“We will not abandon you, we will stand with you always . . . [it is] essential that women’s rights and women’s opportunities are not sacrificed or trampled in the reconciliation process.” -U.S. Secretary of State, Hillary Clinton speaking to female Afghan officials in 2010
President Obama and Secretary Clinton’s legacy on women’s human rights will face a defining moment with the withdrawal of U.S. troops from Afghanistan.
When the U.S. and NATO entered Afghanistan in 2001, one of the justifications of the mission was to ensure the protection of human rights, including women’s rights. More than ten years later, peace talks between the Taliban, the Afghan government and the U.S. jeopardize women’s human rights.
So where is the Obama Administration’s plan to protect and advance human rights in Afghanistan?
What the women of Afghanistan desperately need, and what they deserve, is a U.S. action plan for Afghan women. The Obama Administration needs to articulate clear and measurable steps that will ensure that women’s and girls’ rights are not traded away in the transition. Human rights – and women’s rights – must be non-negotiable.
Modest advances in human rights for women and girls have been made in Afghanistan during the past ten years of U.S. occupation. Girls’ access to education has increased, new laws have been enacted to protect women from gender-based violence, and the Afghan government has taken steps to enforce these laws.
Most importantly, the new constitution gives equal legal status to women and men and sets aside a quota of one quarter of all parliamentary seats for women. Two parliamentary elections held in 2005 and in 2010 actually saw women take slightly more seats than their allotted quota.
The groundwork has been laid.

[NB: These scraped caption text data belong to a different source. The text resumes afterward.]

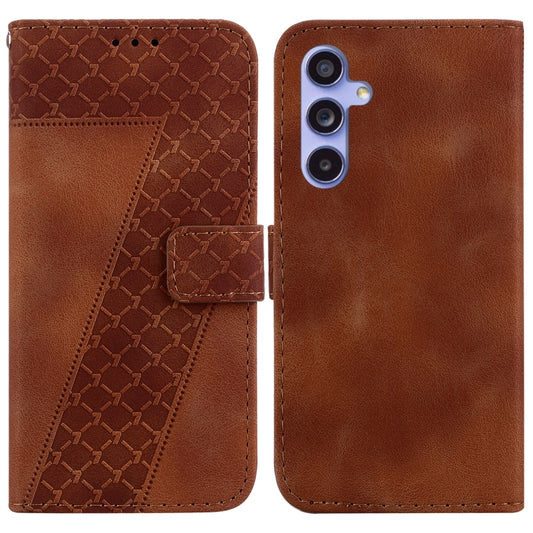 For Samsung Galaxy S23 FE 5G Seven-shaped Embossed Leather Phone Case(Brown) - Galaxy S23 FE 5G Cases by buy2fix | Online Shopping UK | buy2fix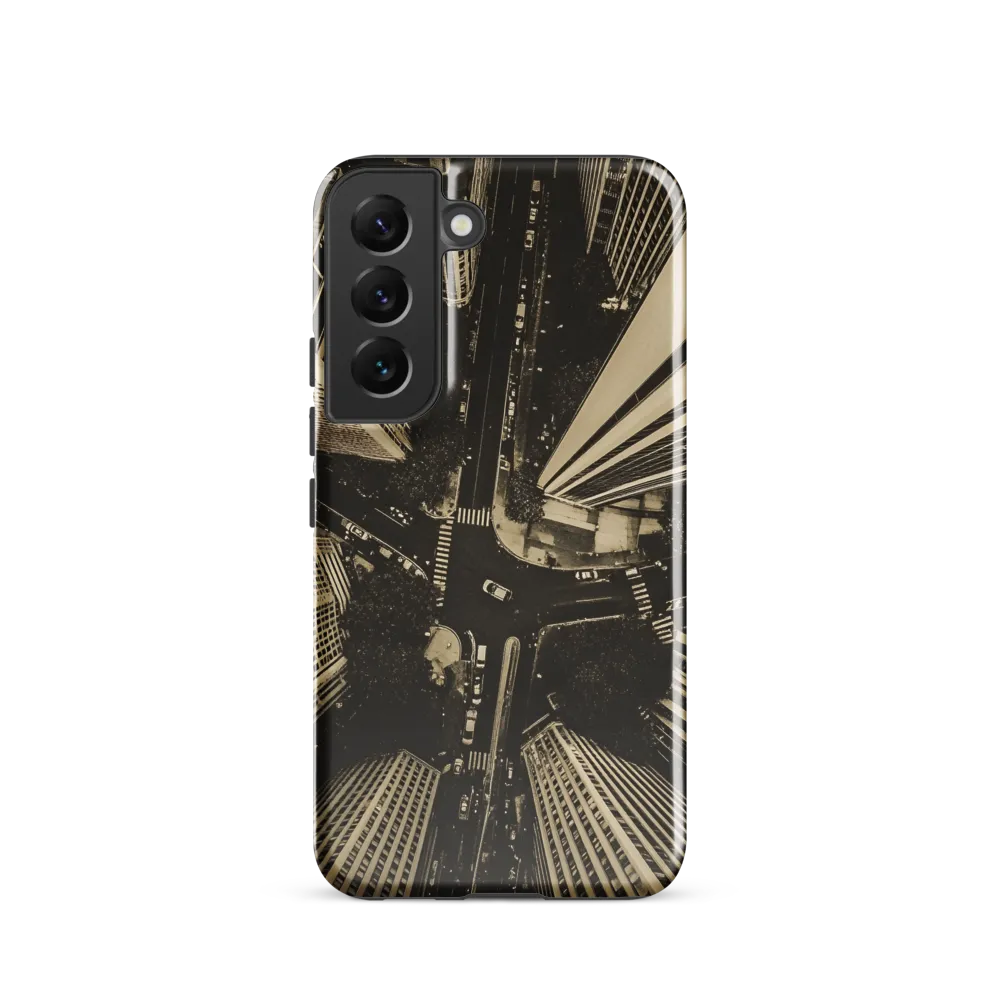 Urban Symphony: Aerial Perspective of City Life | Phone Case |  S22 | Tough Case | Glossy
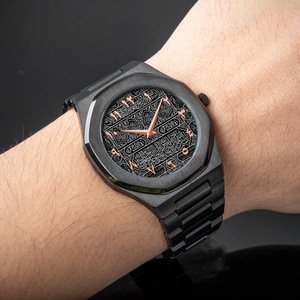 Montre Homme à Quartz en Acier Inoxydable, Conception de Logo Personnalisé, Étanche, Chiffres Arabes, Style Dubai Tendance - Product Image 1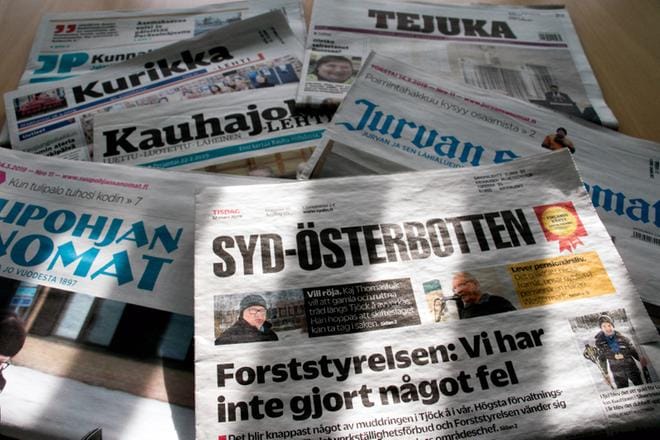 Etelä-Pohjanmaalla ja Pohjanmaalla paikallislehdissä ei ole kuntia omistajina kuin yhdessä lehdessä, Kauhajoella. Suurten mediakonsernien, kuten Keskisuomalaisen, Pohjois-Karjalan Kirjapainon, TS-Yhtymän, Ilkka-Yhtymän tai Alma Median omistamissa paikallislehtiyhtiöissä ei ole yhdessäkään kuntia osaomistajina. KUVA: JORMA HAVULA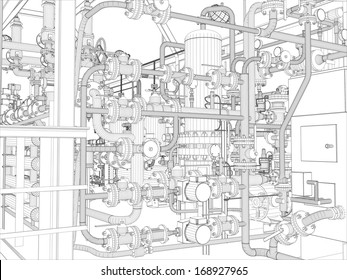 Equipo industrial. Marco de cables. Formato EPS10 vectorial. Representación vectorial de 3d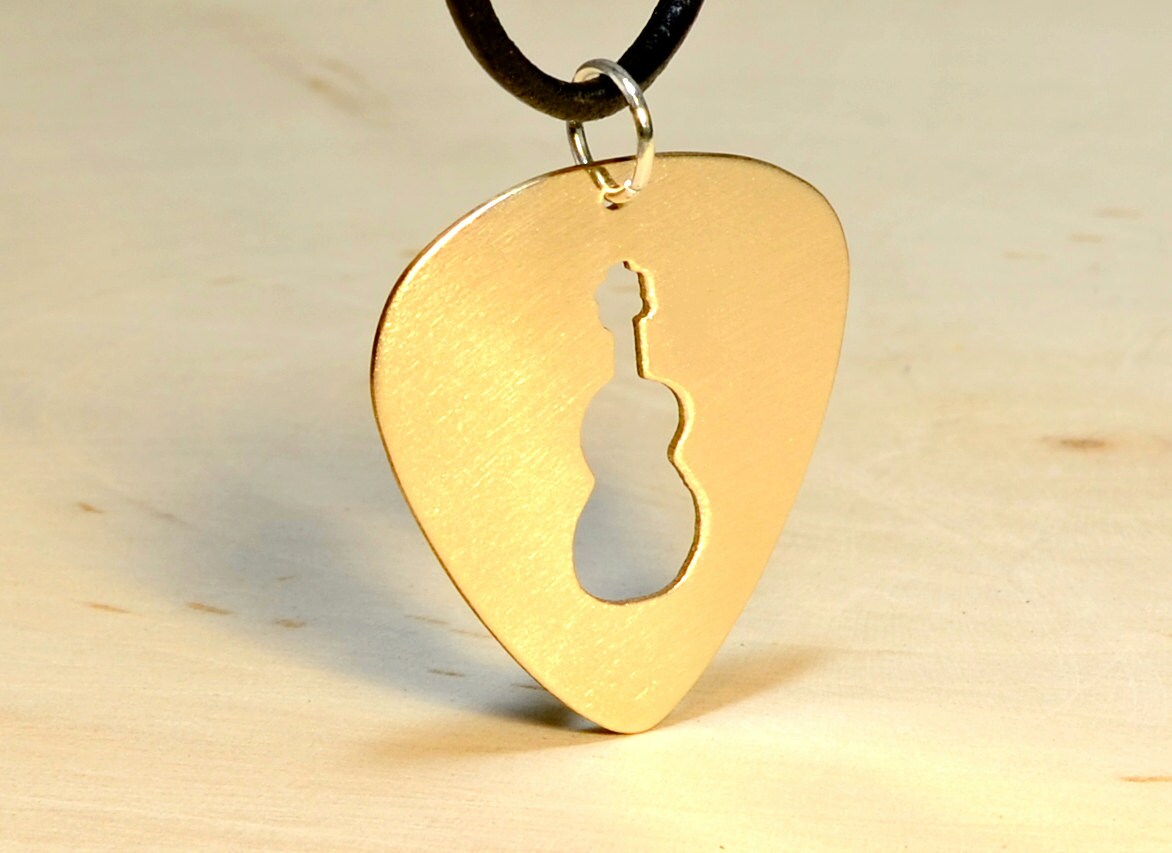 14 K solid yellow gold Guitar Pick Necklace with Handsawed Guitar Cut Out and Space to Personalize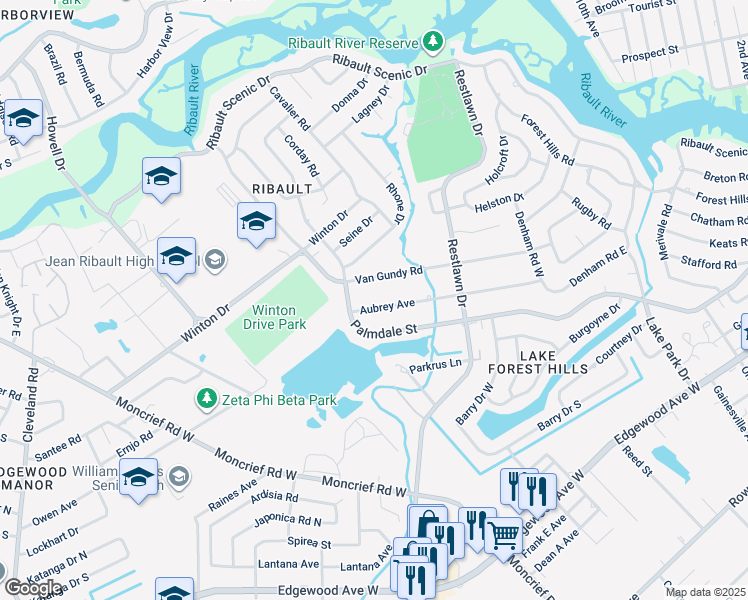 map of restaurants, bars, coffee shops, grocery stores, and more near 2912 Van Gundy Road in Jacksonville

But peace talks between the Taliban, the Afghan government and the U.S. jeopardize even these small gains as the U.S. searches for a quick exit. Women’s and girls’ human rights face threats from both the Afghan government and the Taliban. These threats are already being realized.
On March 3, Afghanistan’s president publicly endorsed a “code of conduct” set forth by a council of clerics. This “code” puts women’s security and dignity at risk, providing for circumstances under which husbands can beat their wives and encouraging “segregation of the sexes.”
No coherent plan exists to ensure that women’s and girls’ human rights are protected as the U.S. extracts itself from this conflict. With the escalating violence and resentment of the U.S. presence in Afghanistan, this challenge compounds daily.
The stakes for Afghan women couldn’t be higher. Despite some gains, women still lack access to their basic human rights.
- 87% of Afghan women are illiterate
- Afghanistan remains one of the most dangerous countries in the world to be an expectant mother. According to UNICEF, maternal mortality rates range from 1,400 to 1,600 deaths for every 100,000 births.
- In areas under insurgent control, incidents of torture and other ill-treatment of women, including beatings and brutal punishments, are common. Often horrific punishments are dispensed following a “trial” by a local Taliban “court.” In August 2010 in the province of Badghis, the Taliban forced a woman to abort her fetus and then shot her dead, for alleged adultery.
Help us call for a U.S. Action Plan for Afghan Women now. Here are some of the steps that a U.S. Action Plan should contain:
- Push for implementation of the Elimination of Violence Against Women law in the courts in Afghanistan.
- Ensure that peace talks do not result in impunity for serious violations of human rights and war crimes.
- Push for gender parity in all negotiating teams, including a 30% quota for women on the Afghan government team.
- Promote and fund women’s empowerment programs.
These steps aren’t easy; nothing about this conflict has been. But there can be no just or sustainable peace without women’s human rights. The U.S. must step up and affirm that it should and will help protect Afghan women. Their human rights, their safety, their very lives must not be sacrificed as U.S. troops withdraw from the country.